# start of Article

I consider these comfort reads in the sense that I know what I'm going to get, there are characters I like and look forward to "catching up with" and Ms Roberts does have a style that is easy to read. They're my go to reread when I don't have a lot of time but do want to read something but don't want to have to pay too much attention.

Fev 5, 1:38 pm

>62 rhian_of_oz: have you read all 58?!

Editado: Fev 5, 5:09 pm

Good luck with your February plans, Rhian. That is a long list!

Don't worry about lurking, I tend to lurk on many threads as well.

The Palmer books sound interesting. I might give the first one a try to see...

I had mixed feelings about Horse; I found the horse's story the most interesting and would almost have preferred that she write it as nonfiction. The different timelines didn't really work for me.

Fev 5, 11:53 pm

>63 dchaikin: I have indeed! As well as some of the novellas and short stories.

The first one was published in 1995 which is nearly 30 years ago. This horrified me (so long!) and then I remembered that this is not the longest series I read.

As far as I can tell I've been reading the Alex Delaware and Vorkosigan series since 1990. Though neither of these writers is quite as prolific as Ms Roberts.

Fev 6, 12:06 am

>64 BLBera: Yes it is a long list which I use less as an aspiration and more of a way to make book selection easier. Even this goal is questionable - my first read wasn't on the list and I'm about to head to the library to pick up two books that also aren't on the list 🙂.

I'd be interested to see what you think about Too Like The Lightning if you get around to reading it. I've started the second one but it's too early to tell how well I remember it.

I didn't mind that Horse was fiction but I think I would be more positive about it if the later two timelines had been better handled. They didn't *quite* feel like padding but they weren't far off.

Fev 6, 6:28 am

>65 rhian_of_oz: 1995 is just yesterday. 🙂 That’s pretty cool you have read them all! I’m impressed!

Fev 7, 12:18 am

The Future by Naomi Alderman

I read this for bookclub so I wanted to wait until after our meeting before writing my review because talking about the book helped me clarify my thoughts, and sometimes hearing other perspectives can change mine.

We start the story with three tech billionaires receiving notification that the world is ending and for them to enact their "evacuation plan". The rest of the book then describes the before and after of this event.

# end of Article
# start of Extracted material

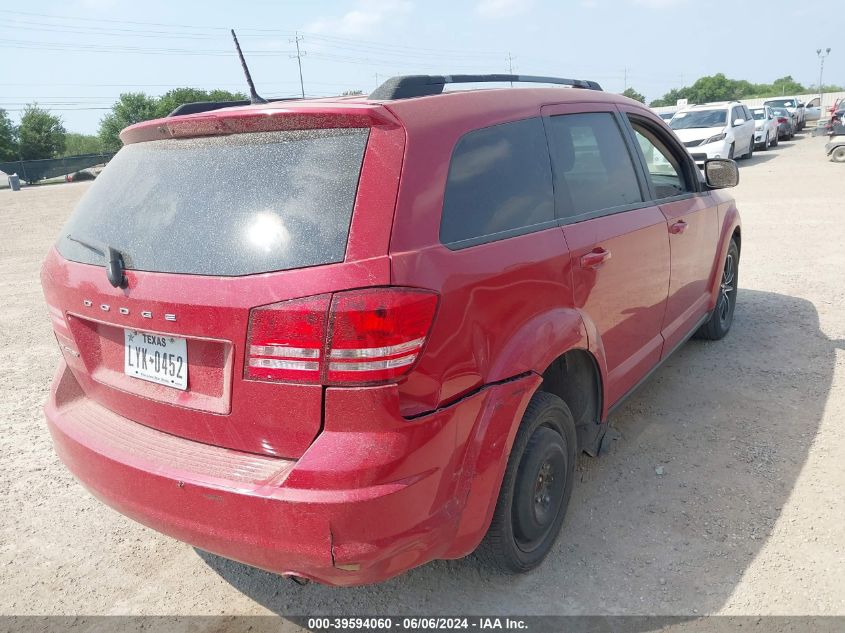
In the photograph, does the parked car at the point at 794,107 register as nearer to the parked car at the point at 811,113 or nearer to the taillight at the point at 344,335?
the parked car at the point at 811,113

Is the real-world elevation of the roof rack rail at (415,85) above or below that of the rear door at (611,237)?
above

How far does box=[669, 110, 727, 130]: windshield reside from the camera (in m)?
17.4

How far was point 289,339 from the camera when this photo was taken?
1892mm

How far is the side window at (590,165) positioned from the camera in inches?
111

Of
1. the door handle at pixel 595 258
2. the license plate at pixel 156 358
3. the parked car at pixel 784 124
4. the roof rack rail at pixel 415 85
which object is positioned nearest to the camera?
the license plate at pixel 156 358

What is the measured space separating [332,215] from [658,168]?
2.88m

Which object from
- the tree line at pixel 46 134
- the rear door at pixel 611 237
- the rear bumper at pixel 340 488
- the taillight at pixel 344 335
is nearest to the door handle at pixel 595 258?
the rear door at pixel 611 237

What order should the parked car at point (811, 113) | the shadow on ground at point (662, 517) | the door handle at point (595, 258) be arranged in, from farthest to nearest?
the parked car at point (811, 113)
the door handle at point (595, 258)
the shadow on ground at point (662, 517)

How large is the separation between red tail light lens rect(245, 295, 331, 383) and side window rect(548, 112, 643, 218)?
4.31ft

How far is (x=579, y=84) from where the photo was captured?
3502mm

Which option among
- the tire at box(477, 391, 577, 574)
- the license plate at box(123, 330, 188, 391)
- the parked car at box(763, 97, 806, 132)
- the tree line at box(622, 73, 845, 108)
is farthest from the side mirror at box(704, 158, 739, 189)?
the tree line at box(622, 73, 845, 108)

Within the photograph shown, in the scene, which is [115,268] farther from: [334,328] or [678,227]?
[678,227]

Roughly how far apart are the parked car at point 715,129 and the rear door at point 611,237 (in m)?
14.1

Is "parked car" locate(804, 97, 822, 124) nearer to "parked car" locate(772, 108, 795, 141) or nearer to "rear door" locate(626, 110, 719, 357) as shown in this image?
"parked car" locate(772, 108, 795, 141)
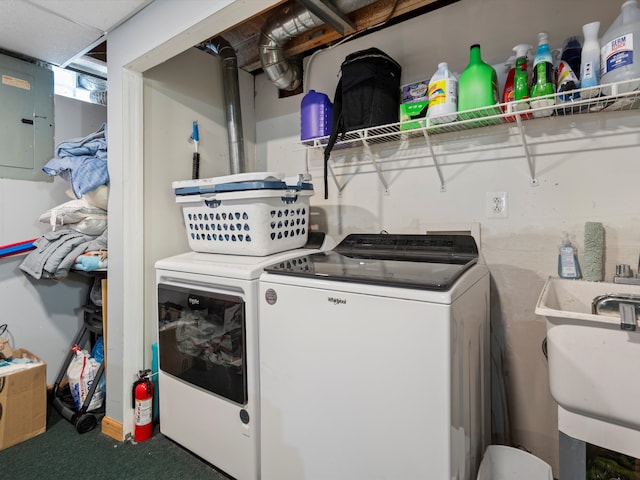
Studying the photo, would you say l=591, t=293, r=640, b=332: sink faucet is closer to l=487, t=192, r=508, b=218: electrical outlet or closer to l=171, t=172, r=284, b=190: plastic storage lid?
l=487, t=192, r=508, b=218: electrical outlet

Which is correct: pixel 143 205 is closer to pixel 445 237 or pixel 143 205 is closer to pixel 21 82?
pixel 21 82

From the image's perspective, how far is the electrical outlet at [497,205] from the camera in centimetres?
157

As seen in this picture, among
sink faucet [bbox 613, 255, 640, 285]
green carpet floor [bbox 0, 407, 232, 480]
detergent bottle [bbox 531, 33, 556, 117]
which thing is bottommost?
green carpet floor [bbox 0, 407, 232, 480]

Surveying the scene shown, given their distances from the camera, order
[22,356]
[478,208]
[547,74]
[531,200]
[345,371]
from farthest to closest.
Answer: [22,356]
[478,208]
[531,200]
[547,74]
[345,371]

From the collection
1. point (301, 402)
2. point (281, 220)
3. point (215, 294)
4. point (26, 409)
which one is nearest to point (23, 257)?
point (26, 409)

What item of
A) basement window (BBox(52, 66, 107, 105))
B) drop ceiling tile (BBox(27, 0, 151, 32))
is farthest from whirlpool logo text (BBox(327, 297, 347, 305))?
basement window (BBox(52, 66, 107, 105))

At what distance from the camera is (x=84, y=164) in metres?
1.91

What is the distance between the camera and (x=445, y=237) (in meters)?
1.59

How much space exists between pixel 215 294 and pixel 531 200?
147 centimetres

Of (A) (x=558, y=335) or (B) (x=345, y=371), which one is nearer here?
(A) (x=558, y=335)

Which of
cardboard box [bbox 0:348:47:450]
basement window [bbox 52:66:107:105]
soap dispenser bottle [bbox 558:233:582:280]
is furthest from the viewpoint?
basement window [bbox 52:66:107:105]

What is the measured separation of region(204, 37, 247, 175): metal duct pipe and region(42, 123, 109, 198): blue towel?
0.72 meters

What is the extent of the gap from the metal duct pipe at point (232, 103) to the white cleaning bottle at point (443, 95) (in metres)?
1.26

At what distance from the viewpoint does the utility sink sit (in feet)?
2.87
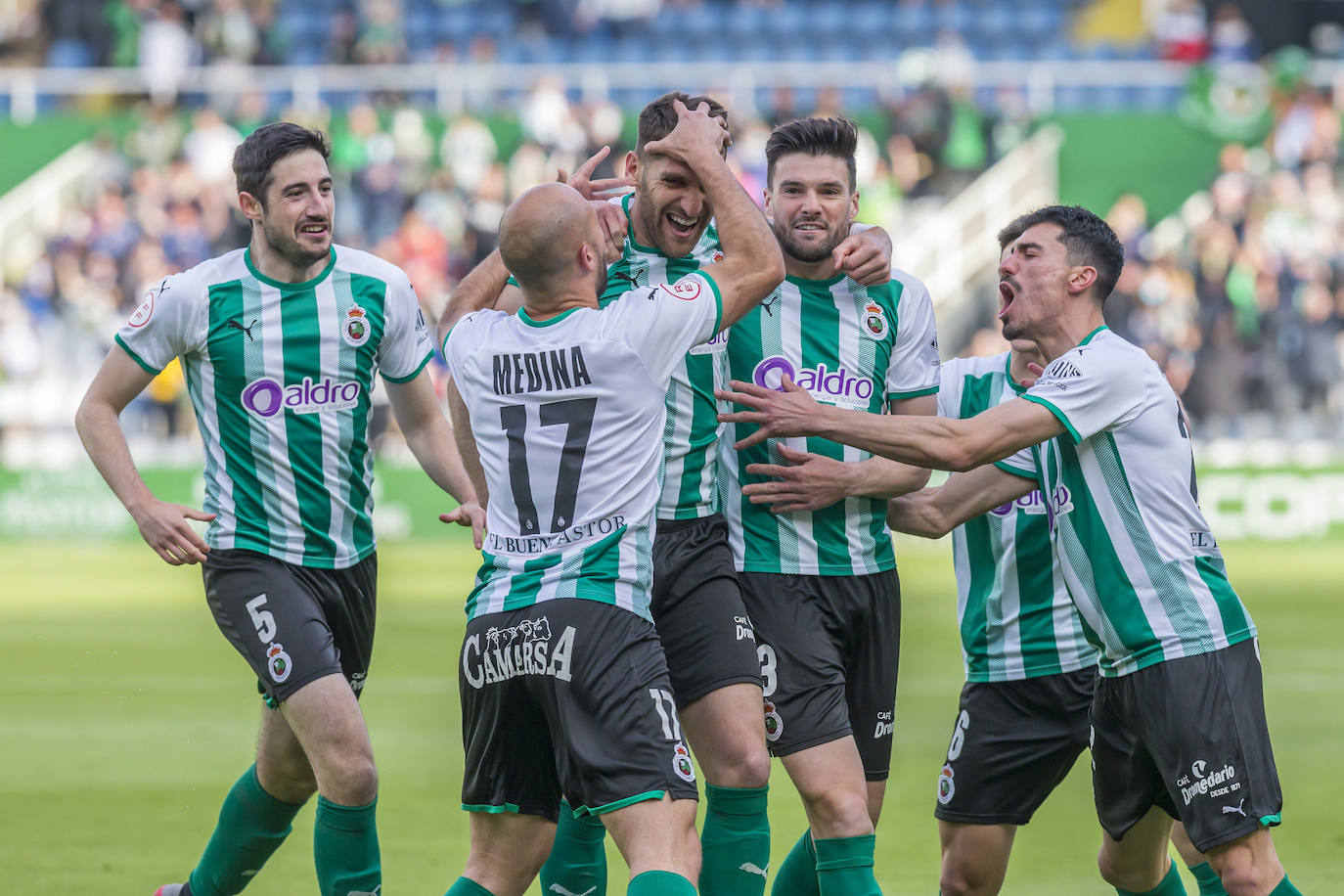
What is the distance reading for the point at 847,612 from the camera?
588 centimetres

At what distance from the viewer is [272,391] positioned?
238 inches

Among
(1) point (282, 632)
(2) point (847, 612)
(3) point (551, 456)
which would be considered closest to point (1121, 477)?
(2) point (847, 612)

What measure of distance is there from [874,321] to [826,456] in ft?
1.67

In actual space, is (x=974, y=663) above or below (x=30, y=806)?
above

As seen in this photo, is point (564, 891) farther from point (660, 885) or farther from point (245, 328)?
point (245, 328)

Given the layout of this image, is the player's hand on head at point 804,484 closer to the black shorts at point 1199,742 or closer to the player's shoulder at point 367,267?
the black shorts at point 1199,742

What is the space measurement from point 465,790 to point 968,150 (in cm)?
1979

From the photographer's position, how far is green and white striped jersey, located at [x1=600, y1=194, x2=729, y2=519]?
18.8 ft

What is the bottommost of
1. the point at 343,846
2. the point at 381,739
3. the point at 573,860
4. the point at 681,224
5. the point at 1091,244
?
→ the point at 381,739

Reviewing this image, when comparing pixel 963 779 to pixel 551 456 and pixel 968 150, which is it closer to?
pixel 551 456

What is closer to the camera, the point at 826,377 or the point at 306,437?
the point at 826,377

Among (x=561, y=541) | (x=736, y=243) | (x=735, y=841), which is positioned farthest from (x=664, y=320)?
(x=735, y=841)

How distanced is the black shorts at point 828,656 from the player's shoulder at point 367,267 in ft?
5.44

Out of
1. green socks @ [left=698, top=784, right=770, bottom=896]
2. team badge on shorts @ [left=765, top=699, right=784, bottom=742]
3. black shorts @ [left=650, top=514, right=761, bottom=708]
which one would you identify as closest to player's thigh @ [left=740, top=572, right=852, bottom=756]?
team badge on shorts @ [left=765, top=699, right=784, bottom=742]
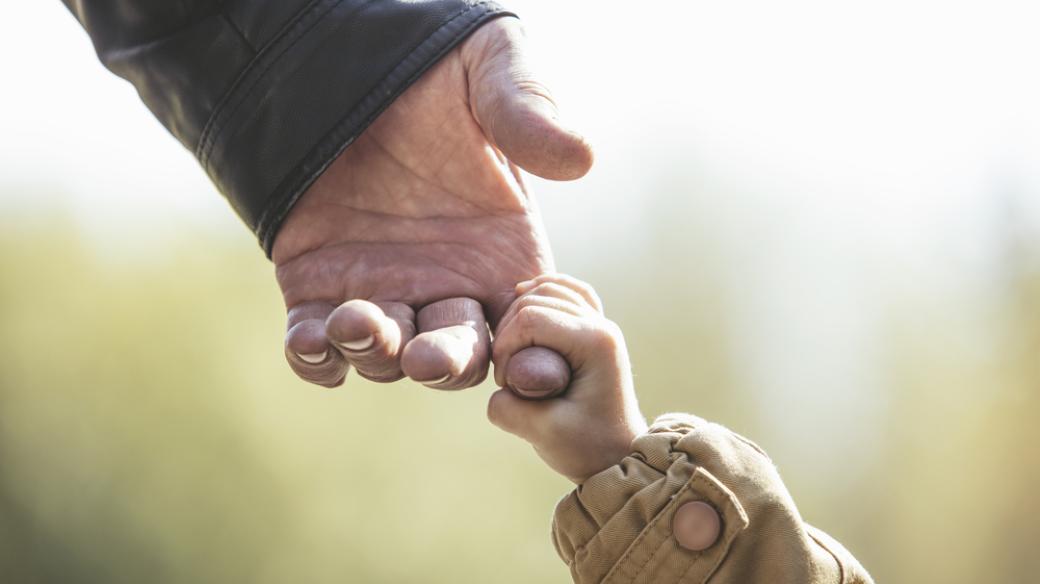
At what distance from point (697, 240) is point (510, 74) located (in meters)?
3.11

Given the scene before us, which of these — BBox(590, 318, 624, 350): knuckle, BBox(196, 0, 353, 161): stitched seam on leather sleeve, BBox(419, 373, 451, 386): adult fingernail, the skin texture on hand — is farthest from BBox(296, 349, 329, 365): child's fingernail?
BBox(196, 0, 353, 161): stitched seam on leather sleeve

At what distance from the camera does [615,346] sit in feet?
2.79

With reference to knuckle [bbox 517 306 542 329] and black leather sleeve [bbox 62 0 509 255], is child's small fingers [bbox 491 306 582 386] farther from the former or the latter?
black leather sleeve [bbox 62 0 509 255]

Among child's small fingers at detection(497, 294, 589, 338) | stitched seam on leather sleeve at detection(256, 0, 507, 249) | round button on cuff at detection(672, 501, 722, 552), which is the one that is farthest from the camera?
stitched seam on leather sleeve at detection(256, 0, 507, 249)

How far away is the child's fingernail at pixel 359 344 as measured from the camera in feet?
2.59

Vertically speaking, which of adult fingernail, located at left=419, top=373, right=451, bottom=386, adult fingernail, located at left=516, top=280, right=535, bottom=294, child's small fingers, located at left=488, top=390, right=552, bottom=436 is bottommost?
child's small fingers, located at left=488, top=390, right=552, bottom=436

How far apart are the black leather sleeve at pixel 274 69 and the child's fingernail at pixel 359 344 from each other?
11.5 inches

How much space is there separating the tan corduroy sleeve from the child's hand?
3 cm

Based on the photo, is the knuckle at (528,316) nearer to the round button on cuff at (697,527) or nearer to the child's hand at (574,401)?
the child's hand at (574,401)

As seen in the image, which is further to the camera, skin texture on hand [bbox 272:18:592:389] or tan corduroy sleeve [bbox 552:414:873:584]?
skin texture on hand [bbox 272:18:592:389]

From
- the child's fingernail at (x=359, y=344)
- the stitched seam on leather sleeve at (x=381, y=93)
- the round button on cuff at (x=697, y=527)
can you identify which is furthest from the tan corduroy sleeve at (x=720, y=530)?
the stitched seam on leather sleeve at (x=381, y=93)

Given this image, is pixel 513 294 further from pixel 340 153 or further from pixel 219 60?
pixel 219 60

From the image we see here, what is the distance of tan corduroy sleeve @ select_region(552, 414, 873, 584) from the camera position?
769 mm

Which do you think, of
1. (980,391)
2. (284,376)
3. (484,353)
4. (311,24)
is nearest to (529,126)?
(484,353)
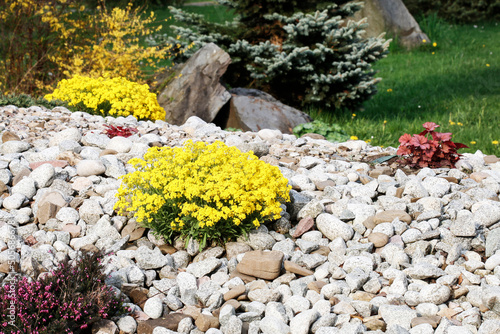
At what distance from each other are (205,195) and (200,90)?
A: 3.89 metres

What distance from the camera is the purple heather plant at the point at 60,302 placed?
218cm

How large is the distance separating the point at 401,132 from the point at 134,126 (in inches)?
131

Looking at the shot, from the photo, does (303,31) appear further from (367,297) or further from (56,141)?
(367,297)

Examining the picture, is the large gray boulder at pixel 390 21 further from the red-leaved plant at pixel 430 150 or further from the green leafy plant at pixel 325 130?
the red-leaved plant at pixel 430 150

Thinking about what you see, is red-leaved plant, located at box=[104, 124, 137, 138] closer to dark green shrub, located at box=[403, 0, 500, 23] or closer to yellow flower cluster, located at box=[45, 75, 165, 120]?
yellow flower cluster, located at box=[45, 75, 165, 120]

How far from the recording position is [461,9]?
15031 mm

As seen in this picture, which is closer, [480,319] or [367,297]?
[480,319]

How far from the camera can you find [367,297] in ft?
8.61

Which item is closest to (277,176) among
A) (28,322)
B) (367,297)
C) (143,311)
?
(367,297)

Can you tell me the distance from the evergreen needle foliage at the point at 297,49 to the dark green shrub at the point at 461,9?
30.2 feet

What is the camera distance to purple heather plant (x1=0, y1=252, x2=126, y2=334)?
2182 mm

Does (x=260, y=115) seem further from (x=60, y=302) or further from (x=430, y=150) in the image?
(x=60, y=302)

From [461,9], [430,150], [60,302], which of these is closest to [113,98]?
[430,150]

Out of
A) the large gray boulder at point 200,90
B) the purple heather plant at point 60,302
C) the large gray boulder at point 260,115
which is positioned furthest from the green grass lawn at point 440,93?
the purple heather plant at point 60,302
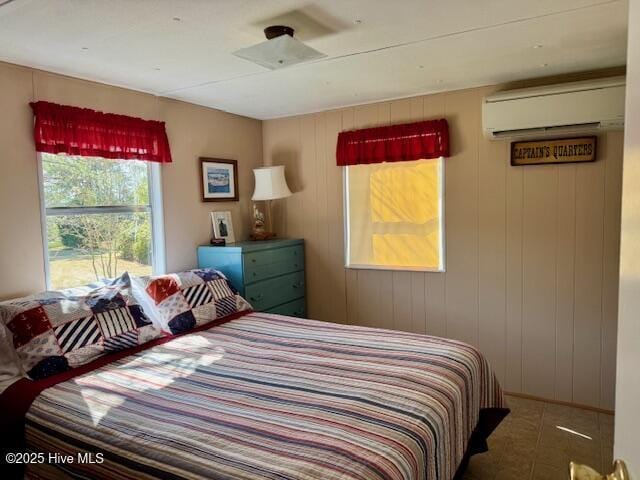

# end of Extracted material

■ Tasks and exercises ■
1 – Rename "bookclub" as "reading group" in the book discussion, starting with "I read this" and going on through "can change mine.".
2 – In the book discussion, which two series has the poster been reading since 1990?
The listing is taken from a different source than the book discussion.

■ Solutions to each task ■
1 –
I read this for reading group so I wanted to wait until after our meeting before writing my review because talking about the book helped me clarify my thoughts, and sometimes hearing other perspectives can change mine.

2 – The Alex Delaware and Vorkosigan series.